----- Exercise inputs -----

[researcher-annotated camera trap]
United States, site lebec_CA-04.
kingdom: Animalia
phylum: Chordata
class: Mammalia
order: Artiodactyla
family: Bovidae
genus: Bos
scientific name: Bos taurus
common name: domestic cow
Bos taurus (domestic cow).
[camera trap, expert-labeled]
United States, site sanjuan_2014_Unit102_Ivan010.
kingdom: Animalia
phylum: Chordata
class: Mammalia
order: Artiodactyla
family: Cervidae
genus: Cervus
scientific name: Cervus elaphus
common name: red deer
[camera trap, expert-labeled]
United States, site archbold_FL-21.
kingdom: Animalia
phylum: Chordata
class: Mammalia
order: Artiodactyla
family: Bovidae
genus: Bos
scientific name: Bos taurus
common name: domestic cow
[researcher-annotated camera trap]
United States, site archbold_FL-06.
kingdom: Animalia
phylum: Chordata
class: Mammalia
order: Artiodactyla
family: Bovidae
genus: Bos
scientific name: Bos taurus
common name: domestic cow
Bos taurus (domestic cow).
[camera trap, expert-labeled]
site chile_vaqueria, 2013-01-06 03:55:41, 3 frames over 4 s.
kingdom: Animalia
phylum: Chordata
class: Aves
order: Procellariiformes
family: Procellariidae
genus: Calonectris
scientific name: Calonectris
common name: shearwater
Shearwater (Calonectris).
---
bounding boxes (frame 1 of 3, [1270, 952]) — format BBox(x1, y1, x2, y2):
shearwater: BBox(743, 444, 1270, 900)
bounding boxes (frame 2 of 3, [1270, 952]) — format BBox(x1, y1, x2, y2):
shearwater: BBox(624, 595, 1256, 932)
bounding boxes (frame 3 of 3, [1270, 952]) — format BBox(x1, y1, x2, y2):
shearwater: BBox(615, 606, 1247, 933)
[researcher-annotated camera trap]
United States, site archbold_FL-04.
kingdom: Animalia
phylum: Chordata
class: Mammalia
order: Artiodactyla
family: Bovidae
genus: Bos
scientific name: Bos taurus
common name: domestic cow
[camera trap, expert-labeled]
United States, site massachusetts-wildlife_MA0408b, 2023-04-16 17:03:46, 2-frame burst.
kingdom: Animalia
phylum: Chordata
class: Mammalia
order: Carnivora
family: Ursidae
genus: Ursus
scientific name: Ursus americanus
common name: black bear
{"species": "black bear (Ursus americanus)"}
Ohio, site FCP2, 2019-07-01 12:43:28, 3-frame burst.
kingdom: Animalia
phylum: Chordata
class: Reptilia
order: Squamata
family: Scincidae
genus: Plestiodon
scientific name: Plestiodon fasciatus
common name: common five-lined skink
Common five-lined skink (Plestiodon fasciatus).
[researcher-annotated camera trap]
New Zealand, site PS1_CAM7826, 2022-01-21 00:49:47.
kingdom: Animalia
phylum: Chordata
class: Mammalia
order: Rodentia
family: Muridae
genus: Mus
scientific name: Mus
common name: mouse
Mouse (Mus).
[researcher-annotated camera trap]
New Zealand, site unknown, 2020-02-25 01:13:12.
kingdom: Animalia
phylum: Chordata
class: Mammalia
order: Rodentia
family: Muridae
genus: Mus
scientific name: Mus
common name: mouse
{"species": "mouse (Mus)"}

-----

* What this task involves:
Write the listing out again so that nothing in it differs from the original.

* Solved problem:
[researcher-annotated camera trap]
United States, site lebec_CA-04.
kingdom: Animalia
phylum: Chordata
class: Mammalia
order: Artiodactyla
family: Bovidae
genus: Bos
scientific name: Bos taurus
common name: domestic cow
Bos taurus (domestic cow).
[camera trap, expert-labeled]
United States, site sanjuan_2014_Unit102_Ivan010.
kingdom: Animalia
phylum: Chordata
class: Mammalia
order: Artiodactyla
family: Cervidae
genus: Cervus
scientific name: Cervus elaphus
common name: red deer
[camera trap, expert-labeled]
United States, site archbold_FL-21.
kingdom: Animalia
phylum: Chordata
class: Mammalia
order: Artiodactyla
family: Bovidae
genus: Bos
scientific name: Bos taurus
common name: domestic cow
[researcher-annotated camera trap]
United States, site archbold_FL-06.
kingdom: Animalia
phylum: Chordata
class: Mammalia
order: Artiodactyla
family: Bovidae
genus: Bos
scientific name: Bos taurus
common name: domestic cow
Bos taurus (domestic cow).
[camera trap, expert-labeled]
site chile_vaqueria, 2013-01-06 03:55:41, 3 frames over 4 s.
kingdom: Animalia
phylum: Chordata
class: Aves
order: Procellariiformes
family: Procellariidae
genus: Calonectris
scientific name: Calonectris
common name: shearwater
Shearwater (Calonectris).
---
bounding boxes (frame 1 of 3, [1270, 952]) — format BBox(x1, y1, x2, y2):
shearwater: BBox(743, 444, 1270, 900)
bounding boxes (frame 2 of 3, [1270, 952]) — format BBox(x1, y1, x2, y2):
shearwater: BBox(624, 595, 1256, 932)
bounding boxes (frame 3 of 3, [1270, 952]) — format BBox(x1, y1, x2, y2):
shearwater: BBox(615, 606, 1247, 933)
[researcher-annotated camera trap]
United States, site archbold_FL-04.
kingdom: Animalia
phylum: Chordata
class: Mammalia
order: Artiodactyla
family: Bovidae
genus: Bos
scientific name: Bos taurus
common name: domestic cow
[camera trap, expert-labeled]
United States, site massachusetts-wildlife_MA0408b, 2023-04-16 17:03:46, 2-frame burst.
kingdom: Animalia
phylum: Chordata
class: Mammalia
order: Carnivora
family: Ursidae
genus: Ursus
scientific name: Ursus americanus
common name: black bear
{"species": "black bear (Ursus americanus)"}
Ohio, site FCP2, 2019-07-01 12:43:28, 3-frame burst.
kingdom: Animalia
phylum: Chordata
class: Reptilia
order: Squamata
family: Scincidae
genus: Plestiodon
scientific name: Plestiodon fasciatus
common name: common five-lined skink
Common five-lined skink (Plestiodon fasciatus).
[researcher-annotated camera trap]
New Zealand, site PS1_CAM7826, 2022-01-21 00:49:47.
kingdom: Animalia
phylum: Chordata
class: Mammalia
order: Rodentia
family: Muridae
genus: Mus
scientific name: Mus
common name: mouse
Mouse (Mus).
[researcher-annotated camera trap]
New Zealand, site unknown, 2020-02-25 01:13:12.
kingdom: Animalia
phylum: Chordata
class: Mammalia
order: Rodentia
family: Muridae
genus: Mus
scientific name: Mus
common name: mouse
{"species": "mouse (Mus)"}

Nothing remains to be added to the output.